Published:June 18, 2026

Fed holds rates but raises 2026 rate forecast to 3.8%, lifts PCE outlook

The Federal Reserve left its policy rate unchanged on Wednesday while updating its Summary of Economic Projections (dot plot). Policymakers now project the federal funds rate at 3.8% by end-2026, up from 3.4% in March, and lifted their PCE inflation projections, signalling a more persistent inflation outlook and a hawkish shift in policy expectations.

Why the Fed's revised 2026 outlook matters for Forex traders

The change in the dot plot and higher PCE forecasts alter the market's baseline for interest-rate expectations. Currency markets price on expected differences in policy paths across economies, so a stronger late-2026 federal funds projection may affect how traders view the relative appeal of dollar assets.
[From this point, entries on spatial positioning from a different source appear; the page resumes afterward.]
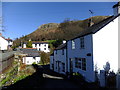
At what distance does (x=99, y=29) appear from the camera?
1504 centimetres

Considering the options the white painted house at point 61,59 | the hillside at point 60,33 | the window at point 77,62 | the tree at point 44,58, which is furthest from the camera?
the hillside at point 60,33

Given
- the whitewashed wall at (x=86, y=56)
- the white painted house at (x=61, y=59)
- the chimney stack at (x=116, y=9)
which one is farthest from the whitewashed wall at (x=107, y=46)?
the white painted house at (x=61, y=59)

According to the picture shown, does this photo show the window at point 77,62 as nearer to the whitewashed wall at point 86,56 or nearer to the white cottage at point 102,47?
the whitewashed wall at point 86,56

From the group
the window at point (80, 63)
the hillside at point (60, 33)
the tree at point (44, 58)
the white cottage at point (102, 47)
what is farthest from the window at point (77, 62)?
the hillside at point (60, 33)

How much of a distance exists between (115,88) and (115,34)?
652 cm

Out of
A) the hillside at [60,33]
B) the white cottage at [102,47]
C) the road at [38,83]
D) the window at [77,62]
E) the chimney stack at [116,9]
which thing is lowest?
the road at [38,83]

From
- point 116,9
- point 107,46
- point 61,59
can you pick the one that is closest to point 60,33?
point 61,59

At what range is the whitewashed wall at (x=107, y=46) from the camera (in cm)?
1496

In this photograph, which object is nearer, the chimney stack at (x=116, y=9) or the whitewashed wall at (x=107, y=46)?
the whitewashed wall at (x=107, y=46)

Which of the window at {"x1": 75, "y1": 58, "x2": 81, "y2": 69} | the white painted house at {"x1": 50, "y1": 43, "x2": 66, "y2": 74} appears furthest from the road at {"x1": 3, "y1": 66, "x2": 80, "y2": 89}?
the white painted house at {"x1": 50, "y1": 43, "x2": 66, "y2": 74}

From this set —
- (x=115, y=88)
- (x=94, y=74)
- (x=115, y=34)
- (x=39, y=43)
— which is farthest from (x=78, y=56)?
(x=39, y=43)

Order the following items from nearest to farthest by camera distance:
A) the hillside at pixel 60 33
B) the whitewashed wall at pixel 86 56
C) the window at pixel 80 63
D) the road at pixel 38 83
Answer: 1. the road at pixel 38 83
2. the whitewashed wall at pixel 86 56
3. the window at pixel 80 63
4. the hillside at pixel 60 33

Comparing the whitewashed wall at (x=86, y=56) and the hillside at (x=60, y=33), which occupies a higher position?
the hillside at (x=60, y=33)

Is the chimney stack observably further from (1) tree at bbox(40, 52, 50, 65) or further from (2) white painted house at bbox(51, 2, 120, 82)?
(1) tree at bbox(40, 52, 50, 65)
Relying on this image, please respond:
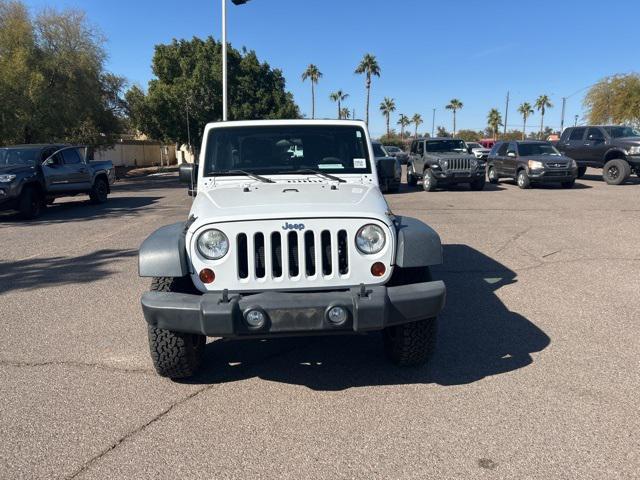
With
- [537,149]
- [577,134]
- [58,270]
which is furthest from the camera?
[577,134]

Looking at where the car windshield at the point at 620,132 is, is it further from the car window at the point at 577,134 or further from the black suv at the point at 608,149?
the car window at the point at 577,134

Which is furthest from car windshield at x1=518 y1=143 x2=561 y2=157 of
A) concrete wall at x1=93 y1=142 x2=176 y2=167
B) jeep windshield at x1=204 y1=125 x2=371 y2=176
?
concrete wall at x1=93 y1=142 x2=176 y2=167

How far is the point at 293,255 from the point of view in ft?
11.3

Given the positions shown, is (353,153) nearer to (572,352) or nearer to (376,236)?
(376,236)

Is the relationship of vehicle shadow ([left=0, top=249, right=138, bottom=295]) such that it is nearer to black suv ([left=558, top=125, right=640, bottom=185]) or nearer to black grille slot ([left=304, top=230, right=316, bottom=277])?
black grille slot ([left=304, top=230, right=316, bottom=277])

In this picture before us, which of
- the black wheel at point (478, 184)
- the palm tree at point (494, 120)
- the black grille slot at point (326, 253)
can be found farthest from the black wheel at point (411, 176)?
the palm tree at point (494, 120)

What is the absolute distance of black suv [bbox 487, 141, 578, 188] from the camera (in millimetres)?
17391

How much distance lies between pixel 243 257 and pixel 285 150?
163cm

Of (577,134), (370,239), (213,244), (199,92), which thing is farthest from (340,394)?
(199,92)

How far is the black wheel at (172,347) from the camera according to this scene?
141 inches

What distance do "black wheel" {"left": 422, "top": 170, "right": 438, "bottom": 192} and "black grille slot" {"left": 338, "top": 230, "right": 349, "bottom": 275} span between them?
47.5 feet

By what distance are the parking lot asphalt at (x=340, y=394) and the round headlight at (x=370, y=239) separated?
95 cm

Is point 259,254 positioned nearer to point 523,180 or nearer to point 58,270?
point 58,270

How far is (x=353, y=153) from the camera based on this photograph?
4.82 meters
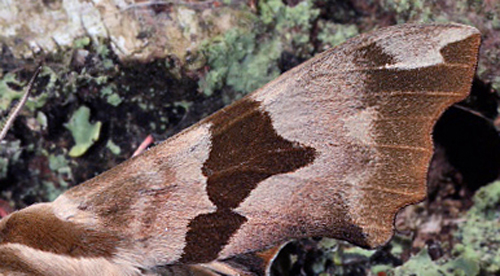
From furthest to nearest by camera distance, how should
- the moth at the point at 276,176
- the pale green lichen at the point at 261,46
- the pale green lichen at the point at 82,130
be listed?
the pale green lichen at the point at 82,130 → the pale green lichen at the point at 261,46 → the moth at the point at 276,176

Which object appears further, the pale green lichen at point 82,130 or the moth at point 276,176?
the pale green lichen at point 82,130

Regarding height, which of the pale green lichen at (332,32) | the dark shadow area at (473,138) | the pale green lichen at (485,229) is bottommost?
the pale green lichen at (485,229)

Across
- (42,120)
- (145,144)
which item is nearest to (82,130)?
(42,120)

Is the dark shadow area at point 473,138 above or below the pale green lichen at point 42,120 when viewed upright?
below

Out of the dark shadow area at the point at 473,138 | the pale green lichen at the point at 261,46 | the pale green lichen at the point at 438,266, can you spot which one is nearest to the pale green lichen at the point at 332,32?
the pale green lichen at the point at 261,46

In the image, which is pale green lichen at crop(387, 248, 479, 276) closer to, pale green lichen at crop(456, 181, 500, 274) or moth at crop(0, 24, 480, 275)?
pale green lichen at crop(456, 181, 500, 274)

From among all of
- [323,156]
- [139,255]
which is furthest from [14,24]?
[323,156]

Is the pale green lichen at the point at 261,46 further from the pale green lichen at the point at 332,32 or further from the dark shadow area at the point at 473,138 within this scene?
→ the dark shadow area at the point at 473,138

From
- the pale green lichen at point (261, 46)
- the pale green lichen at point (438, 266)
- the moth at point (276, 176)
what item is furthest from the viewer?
the pale green lichen at point (261, 46)
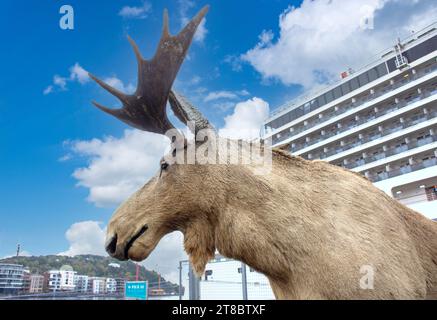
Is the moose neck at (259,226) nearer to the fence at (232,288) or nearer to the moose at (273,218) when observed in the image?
the moose at (273,218)

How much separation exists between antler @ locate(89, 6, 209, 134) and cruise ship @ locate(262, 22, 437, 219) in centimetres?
2497

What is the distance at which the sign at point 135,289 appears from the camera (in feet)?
30.3

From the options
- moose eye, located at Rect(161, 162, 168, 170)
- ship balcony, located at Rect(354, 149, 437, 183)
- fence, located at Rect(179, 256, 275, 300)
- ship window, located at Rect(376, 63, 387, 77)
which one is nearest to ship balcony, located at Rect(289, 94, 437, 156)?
ship balcony, located at Rect(354, 149, 437, 183)

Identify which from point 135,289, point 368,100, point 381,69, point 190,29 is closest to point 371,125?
point 368,100

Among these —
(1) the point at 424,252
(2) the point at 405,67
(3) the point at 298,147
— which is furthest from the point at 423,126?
(1) the point at 424,252

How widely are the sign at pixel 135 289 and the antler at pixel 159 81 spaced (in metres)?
8.06

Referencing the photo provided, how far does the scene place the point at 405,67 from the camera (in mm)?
32281

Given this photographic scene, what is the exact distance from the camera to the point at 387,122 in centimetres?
3278

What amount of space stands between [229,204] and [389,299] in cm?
91

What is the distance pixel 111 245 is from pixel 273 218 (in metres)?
0.97

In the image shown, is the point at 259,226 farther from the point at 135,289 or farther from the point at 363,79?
the point at 363,79

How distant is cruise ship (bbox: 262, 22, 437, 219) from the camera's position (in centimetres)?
2816

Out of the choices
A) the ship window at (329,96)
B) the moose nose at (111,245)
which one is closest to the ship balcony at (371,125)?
the ship window at (329,96)

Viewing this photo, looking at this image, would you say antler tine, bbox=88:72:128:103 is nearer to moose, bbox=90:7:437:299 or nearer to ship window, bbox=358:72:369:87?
moose, bbox=90:7:437:299
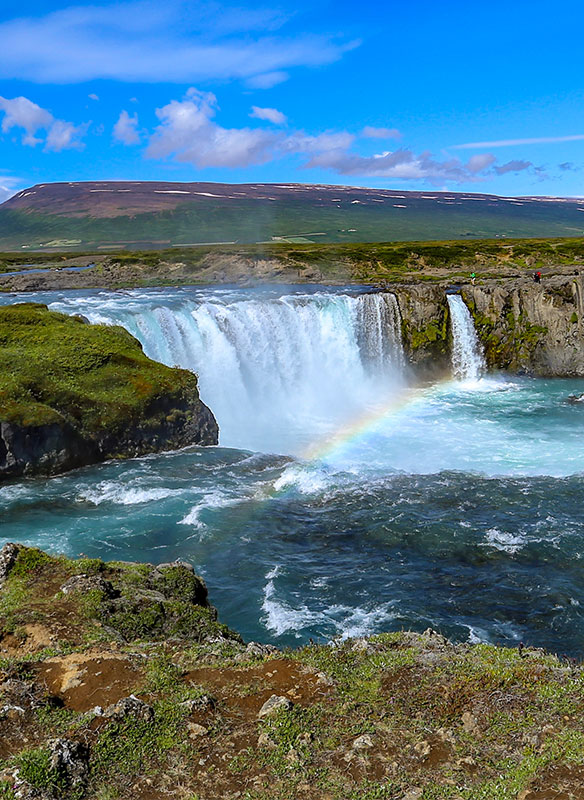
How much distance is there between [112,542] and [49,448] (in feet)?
28.4

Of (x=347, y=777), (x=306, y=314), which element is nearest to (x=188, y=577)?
(x=347, y=777)

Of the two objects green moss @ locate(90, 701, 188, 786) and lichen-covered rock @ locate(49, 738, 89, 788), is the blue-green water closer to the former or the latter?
green moss @ locate(90, 701, 188, 786)

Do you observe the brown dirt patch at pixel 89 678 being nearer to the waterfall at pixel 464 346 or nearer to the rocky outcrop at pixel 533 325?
the waterfall at pixel 464 346

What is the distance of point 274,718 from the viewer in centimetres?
991

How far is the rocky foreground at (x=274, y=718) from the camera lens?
337 inches

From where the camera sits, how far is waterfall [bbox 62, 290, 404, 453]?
43.1 meters

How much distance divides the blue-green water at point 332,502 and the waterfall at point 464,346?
6.44 meters

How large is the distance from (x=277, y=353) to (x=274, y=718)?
131 ft

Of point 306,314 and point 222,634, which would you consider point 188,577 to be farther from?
point 306,314

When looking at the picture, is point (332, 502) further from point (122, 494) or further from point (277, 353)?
point (277, 353)

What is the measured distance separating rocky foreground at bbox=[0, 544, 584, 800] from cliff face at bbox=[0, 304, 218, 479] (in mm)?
17229

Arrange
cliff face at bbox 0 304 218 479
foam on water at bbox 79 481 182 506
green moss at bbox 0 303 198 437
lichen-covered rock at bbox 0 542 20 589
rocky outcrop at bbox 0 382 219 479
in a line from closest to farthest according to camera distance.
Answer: lichen-covered rock at bbox 0 542 20 589
foam on water at bbox 79 481 182 506
rocky outcrop at bbox 0 382 219 479
cliff face at bbox 0 304 218 479
green moss at bbox 0 303 198 437

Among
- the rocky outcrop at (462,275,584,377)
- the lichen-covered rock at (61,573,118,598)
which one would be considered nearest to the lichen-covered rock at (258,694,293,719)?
the lichen-covered rock at (61,573,118,598)

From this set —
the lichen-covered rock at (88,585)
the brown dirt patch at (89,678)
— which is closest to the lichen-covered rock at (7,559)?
the lichen-covered rock at (88,585)
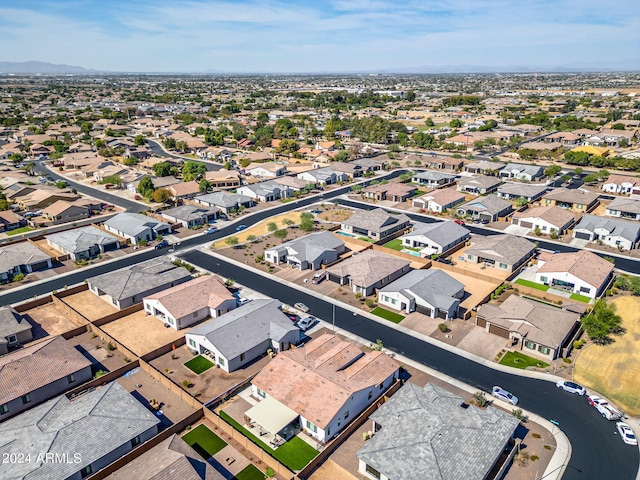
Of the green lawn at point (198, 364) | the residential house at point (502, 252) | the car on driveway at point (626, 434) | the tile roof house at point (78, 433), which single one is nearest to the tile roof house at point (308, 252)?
the residential house at point (502, 252)

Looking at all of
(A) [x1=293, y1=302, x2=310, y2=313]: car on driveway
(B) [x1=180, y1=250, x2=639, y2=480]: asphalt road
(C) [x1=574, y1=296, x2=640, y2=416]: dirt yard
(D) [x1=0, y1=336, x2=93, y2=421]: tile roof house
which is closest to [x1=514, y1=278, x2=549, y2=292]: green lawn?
(C) [x1=574, y1=296, x2=640, y2=416]: dirt yard

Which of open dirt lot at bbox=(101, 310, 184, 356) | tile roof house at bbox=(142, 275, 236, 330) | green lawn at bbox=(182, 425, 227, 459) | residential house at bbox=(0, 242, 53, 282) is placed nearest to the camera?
green lawn at bbox=(182, 425, 227, 459)

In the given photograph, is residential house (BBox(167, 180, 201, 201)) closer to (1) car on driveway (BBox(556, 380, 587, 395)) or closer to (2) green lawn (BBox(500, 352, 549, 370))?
(2) green lawn (BBox(500, 352, 549, 370))

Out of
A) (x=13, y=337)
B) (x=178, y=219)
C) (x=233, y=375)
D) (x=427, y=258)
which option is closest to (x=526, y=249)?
(x=427, y=258)

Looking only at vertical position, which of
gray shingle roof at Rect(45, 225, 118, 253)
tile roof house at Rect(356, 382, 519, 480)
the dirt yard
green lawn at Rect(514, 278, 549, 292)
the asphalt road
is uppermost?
gray shingle roof at Rect(45, 225, 118, 253)

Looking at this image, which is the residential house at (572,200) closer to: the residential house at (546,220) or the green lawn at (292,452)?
the residential house at (546,220)

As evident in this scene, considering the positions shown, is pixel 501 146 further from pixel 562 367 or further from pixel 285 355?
pixel 285 355

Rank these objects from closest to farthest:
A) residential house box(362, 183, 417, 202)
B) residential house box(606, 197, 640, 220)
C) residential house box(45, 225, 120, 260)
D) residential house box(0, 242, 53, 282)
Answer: residential house box(0, 242, 53, 282) < residential house box(45, 225, 120, 260) < residential house box(606, 197, 640, 220) < residential house box(362, 183, 417, 202)
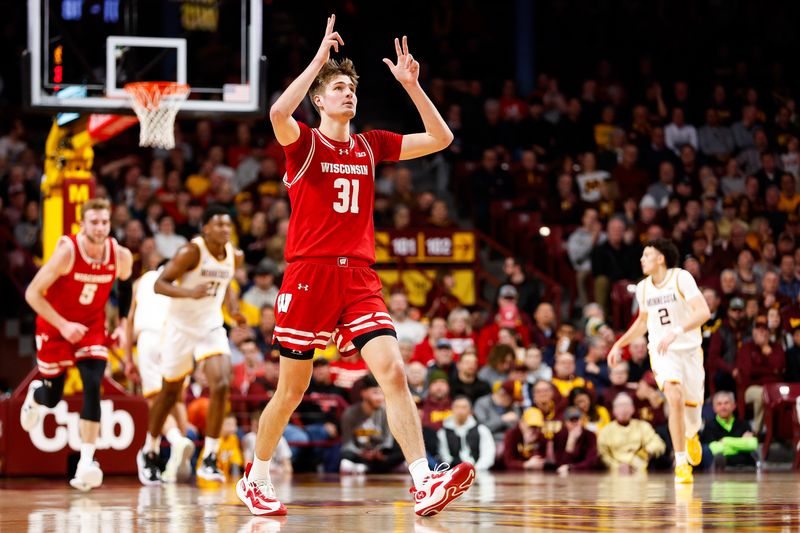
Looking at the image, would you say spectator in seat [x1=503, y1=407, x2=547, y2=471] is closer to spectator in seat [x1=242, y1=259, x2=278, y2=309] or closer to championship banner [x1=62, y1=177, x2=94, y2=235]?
spectator in seat [x1=242, y1=259, x2=278, y2=309]

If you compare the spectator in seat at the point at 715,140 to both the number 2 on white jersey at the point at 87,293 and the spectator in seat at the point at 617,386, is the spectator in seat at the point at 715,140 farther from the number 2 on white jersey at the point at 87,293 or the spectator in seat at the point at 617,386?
the number 2 on white jersey at the point at 87,293

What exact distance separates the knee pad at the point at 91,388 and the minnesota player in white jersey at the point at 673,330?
4.31 m

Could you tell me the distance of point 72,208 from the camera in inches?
485

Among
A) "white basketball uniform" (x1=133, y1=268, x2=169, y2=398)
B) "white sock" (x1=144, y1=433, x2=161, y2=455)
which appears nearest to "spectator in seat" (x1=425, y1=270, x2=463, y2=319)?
"white basketball uniform" (x1=133, y1=268, x2=169, y2=398)

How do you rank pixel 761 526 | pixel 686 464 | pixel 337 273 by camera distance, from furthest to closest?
1. pixel 686 464
2. pixel 337 273
3. pixel 761 526

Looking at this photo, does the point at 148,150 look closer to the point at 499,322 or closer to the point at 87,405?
the point at 499,322

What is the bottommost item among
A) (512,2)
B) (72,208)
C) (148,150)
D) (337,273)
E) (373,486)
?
(373,486)

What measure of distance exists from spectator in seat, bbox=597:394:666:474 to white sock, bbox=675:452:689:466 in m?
3.20

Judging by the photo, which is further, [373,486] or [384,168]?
[384,168]

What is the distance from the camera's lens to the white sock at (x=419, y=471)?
6270 mm

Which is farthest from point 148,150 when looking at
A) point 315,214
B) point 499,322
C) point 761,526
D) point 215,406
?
point 761,526

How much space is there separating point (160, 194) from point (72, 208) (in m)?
4.67

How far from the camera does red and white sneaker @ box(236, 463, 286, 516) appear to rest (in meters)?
6.64

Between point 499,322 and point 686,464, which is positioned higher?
point 499,322
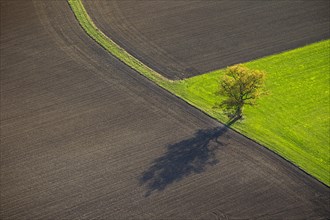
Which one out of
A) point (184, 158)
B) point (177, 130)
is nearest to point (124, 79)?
point (177, 130)

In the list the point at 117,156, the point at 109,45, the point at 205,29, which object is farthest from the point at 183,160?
the point at 205,29

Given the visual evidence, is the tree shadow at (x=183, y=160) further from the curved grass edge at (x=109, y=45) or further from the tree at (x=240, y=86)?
the curved grass edge at (x=109, y=45)

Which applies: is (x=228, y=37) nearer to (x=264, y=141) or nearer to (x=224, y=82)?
(x=224, y=82)

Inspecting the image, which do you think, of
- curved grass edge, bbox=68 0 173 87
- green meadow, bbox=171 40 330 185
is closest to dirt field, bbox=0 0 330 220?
curved grass edge, bbox=68 0 173 87

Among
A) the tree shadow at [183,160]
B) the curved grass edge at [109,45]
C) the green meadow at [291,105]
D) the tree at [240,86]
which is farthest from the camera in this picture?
the curved grass edge at [109,45]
Futures and other interest-rate instruments may reflect the revised outlook as participants reassess the timing and extent of future rate moves. At the same time, a lifted PCE projection signals that inflation may remain more persistent than previously expected, which feeds into that reassessment.

FX and cross-asset implications to monitor

  • US Dollar and DXY: Markets may remain sensitive to the Fed's hawkish tilt; revisions in rate expectations often influence the dollar's relative strength as yields and policy differentials are repriced.
  • Major pairs: EUR/USD, GBP/USD and USD/JPY may be influenced by any shifts in dollar risk premia as traders reassess monetary policy trajectories between the United States and other economies.
  • US Treasury yields and gold: The updated Fed outlook may be associated with firmer Treasury yields and may affect gold's appeal as an inflation hedge or carry alternative, depending on prevailing rate expectations.

Markets will likely focus on how quickly futures pricing adjusts to the new dot plot and PCE projections. Traders will also watch upcoming US economic releases and communications from the FOMC for further guidance on the persistence of inflation and the Fed's path for policy, as these signals will help determine how currency and interest-rate markets digest the revised outlook.